Objective >> In the arbitration excerpt below, reproduce word for word the passage that opens with the words containing "3. Upon payment" and closes with "under that Agreement.".

Source excerpt >>
▬▬▬

A panel of three arbitrators was formed, whereby each party appointed an arbitrator and the two arbitrators together selected an umpire. Colonial Penn claimed that it had incurred losses and expenses of approximately $29 million as a result of Omaha's repudiation. In defense, Omaha contended, inter alia, that the parties had previously agreed to a rescission of the agreement pursuant to which Omaha had paid to Colonial Penn $9.6 million representing premiums that RAM had collected from Colonial Penn but failed to remit to Omaha. After the parties engaged in extensive discovery and briefing of legal and factual issues, they participated in an eight-day arbitration hearing.

The panel issued a unanimous "Final Award" on January 18, 1990, which provided in pertinent part:

FINAL AWARD

After due consideration of the extensive evidence introduced by the parties in this proceeding and careful examination of the briefs and arguments in support of their respective positions on each of the pertinent issues, the Panel unanimously finds, concludes and ORDERS that:

1. Omaha Indemnity shall pay the sum of $10 million to Colonial Penn without further delay in satisfaction of Omaha Indemnity's obligations to Colonial Penn under the Reinsurance Agreement between the parties dated October 1, 1984.

2. Omaha Indemnity Company shall further release any and all claims to the reserves (including IBNR)1  currently held by Colonial Penn to pay losses and loss adjustment expenses arising out of the business which was the subject of the Reinsurance Agreement between the parties.

3. Upon payment of the sum of $10 million to Colonial Penn and release of all claims to such reserves, Omaha indemnity shall be relieved of any further liability for the payment of losses and loss adjustment expenses under the Reinsurance Agreement between the parties and also released from any other claims arising out of or related to the performance or nonperformance of its duties under that Agreement.

App. at 89-90 (emphasis added).

After reading the final award, Colonial Penn's counsel initiated a conference call to the umpire and Omaha's counsel. Colonial Penn's counsel stated that he was puzzled by the award because Colonial Penn was not holding any reserves on this program and that Omaha was not claiming any Colonial Penn reserves. During that conversation, the umpire stated that he thought, based on one of the exhibits presented at the arbitration, that Colonial Penn was holding reserves, including IBNR, of more than $8 million "and that it was the panel's intention that Colonial Penn keep that amount and run off the business." Affidavit of Frank J. Martin, Jr., Omaha's counsel, App. at 117. The umpire stated that perhaps the matter should be clarified and, in response to the umpire's inquiry, counsel for Omaha responded that he thought the Final Award was clear and unambiguous. Omaha's counsel sent a letter to the arbitrators later that day stating, inter alia,

I understand the Final Order ... to mean that, upon payment of the $10 million referred to in para. 1, Omaha Indemnity will have no further liability to Colonial Penn, and no claim against moneys held by Colonial Penn to fund the $8.9 million in reserves, whether by reason of the $9.6 million in "unused premium" previously paid by Omaha Indemnity to Colonial Penn, or otherwise.

App. at 120. Colonial Penn's counsel responded by letter requesting "an amended award which reflects the panel's understanding as to the amount it awarded Colonial Penn." App. at 123.

▬▬▬

Excerpted records >>
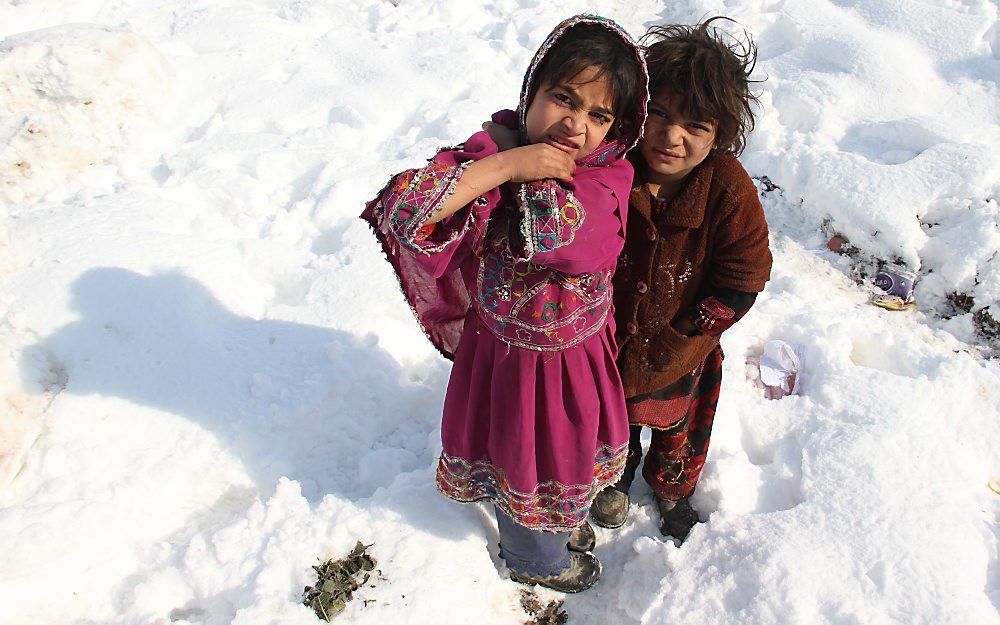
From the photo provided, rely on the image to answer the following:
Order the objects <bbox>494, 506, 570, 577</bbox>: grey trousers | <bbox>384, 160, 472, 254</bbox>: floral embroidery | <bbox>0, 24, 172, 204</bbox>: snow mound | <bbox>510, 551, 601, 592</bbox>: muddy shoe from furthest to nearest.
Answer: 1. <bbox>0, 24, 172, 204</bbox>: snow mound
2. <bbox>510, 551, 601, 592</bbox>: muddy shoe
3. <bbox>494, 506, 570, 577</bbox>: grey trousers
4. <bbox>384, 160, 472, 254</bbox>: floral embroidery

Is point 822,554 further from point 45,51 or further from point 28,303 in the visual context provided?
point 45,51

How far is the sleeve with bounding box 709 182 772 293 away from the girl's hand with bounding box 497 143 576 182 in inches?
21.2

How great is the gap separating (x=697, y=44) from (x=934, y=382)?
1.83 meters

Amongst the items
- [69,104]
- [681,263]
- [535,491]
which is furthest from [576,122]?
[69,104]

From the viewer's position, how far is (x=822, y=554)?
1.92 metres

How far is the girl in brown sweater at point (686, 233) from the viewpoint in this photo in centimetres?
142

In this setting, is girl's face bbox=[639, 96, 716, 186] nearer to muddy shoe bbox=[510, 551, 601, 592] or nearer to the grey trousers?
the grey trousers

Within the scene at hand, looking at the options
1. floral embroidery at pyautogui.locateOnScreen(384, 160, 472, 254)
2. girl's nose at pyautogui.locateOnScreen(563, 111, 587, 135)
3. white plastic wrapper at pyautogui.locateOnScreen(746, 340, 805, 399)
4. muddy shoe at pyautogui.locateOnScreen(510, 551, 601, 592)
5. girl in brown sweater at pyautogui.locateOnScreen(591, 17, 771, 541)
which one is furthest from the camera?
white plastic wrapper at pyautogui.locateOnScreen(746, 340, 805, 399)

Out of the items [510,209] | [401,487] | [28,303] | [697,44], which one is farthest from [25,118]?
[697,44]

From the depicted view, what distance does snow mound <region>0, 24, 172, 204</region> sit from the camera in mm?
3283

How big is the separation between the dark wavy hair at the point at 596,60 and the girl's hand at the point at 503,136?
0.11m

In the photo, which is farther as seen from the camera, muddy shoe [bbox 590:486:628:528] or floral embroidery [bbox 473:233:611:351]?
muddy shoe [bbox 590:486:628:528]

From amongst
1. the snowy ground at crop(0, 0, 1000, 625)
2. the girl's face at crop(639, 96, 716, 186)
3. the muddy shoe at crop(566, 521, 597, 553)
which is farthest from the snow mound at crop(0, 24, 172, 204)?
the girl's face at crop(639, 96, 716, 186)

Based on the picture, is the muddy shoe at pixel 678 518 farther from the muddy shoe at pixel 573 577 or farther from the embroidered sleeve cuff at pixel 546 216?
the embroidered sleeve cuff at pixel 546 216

▬▬▬

Reply >>
3. Upon payment of the sum of $10 million to Colonial Penn and release of all claims to such reserves, Omaha indemnity shall be relieved of any further liability for the payment of losses and loss adjustment expenses under the Reinsurance Agreement between the parties and also released from any other claims arising out of or related to the performance or nonperformance of its duties under that Agreement.